**Activity 1:** According to the report on Cyclone Nargis, about how many people did the storm kill?
**Activity 2:** Sum up the Cyclone Nargis report in two sentences.
**Activity 3:** Carry the Cyclone Nargis report forward from its last sentence.

**Passage shown:**
=== Begin Enclosure ===
It has been one year since Burma was hit by cyclone Nargis, the worst natural disaster in the country's history. International emergency aid poured in after some weeks of obstruction from Burma 's military rulers. Victims of Nargis are still dependent on foreign aid for survival. And hoped for political reforms have not materialized.
Cyclone Nargis hit Burma on May 2 last year and the country is still recovering.
The cyclone's 200 kilometer-per-hour winds ripped through the Irrawaddy Delta, driving a 12-foot wall of water through crowded villages.
Nargis killed an estimated 140,000 people and left hundreds of thousands homeless and in desperate need of clean water and food.
The Thai city of Mae Sot is on the border with Burma and attracts many Burmese refugees and laborers.
It is also a hub for organizations looking to help the Burmese people.
Refugees fear repercussions
A middle-aged Burmese man in Mae Sot told VOA he was there for community development training so he could help his village back home. He says all the houses in his village were destroyed and all the livestock was killed. He says half the population died from cyclone Nargis.
=== End Enclosure ===
**Data below:**
=== Begin Enclosure ===
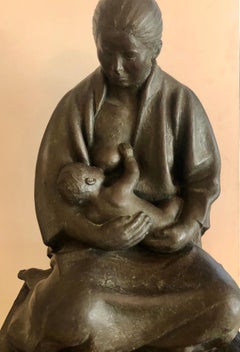 Grande scultura in bronzo di maestro messicano latino-americano Madre con bambino, firmata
=== End Enclosure ===
**Exercise output 1:** An estimated 140,000 people.

**Exercise output 2:** Cyclone Nargis struck Burma on May 2 of the previous year, killing an estimated 140,000 people and leaving hundreds of thousands homeless, and a year later its victims still depend on foreign aid while hoped-for political reforms have not come. In the Thai border city of Mae Sot, a hub for groups helping the Burmese people, a man whose village lost every house and half its population was taking community development training to help his village.

**Exercise output 3:**
Like most Burmese, he does not want his identity known for fear of repercussions from Burma's military-ruled government.
He says he lost several family members in the massive storm and, although it is one year later, his village is still surviving on foreign aid and getting almost no support from the government. He breaks down with grief.
"Tell the world the truth. The Burmese government claims we have everything we need but, actually, we have nothing," he said.
He says if the world can help the Burmese people, it should please try to help. "I want them to know the truth," he said.
A foreign aid organization provides the man's village with a boat for the three-hour river journey to get drinking water. It has also built the villagers temporary houses.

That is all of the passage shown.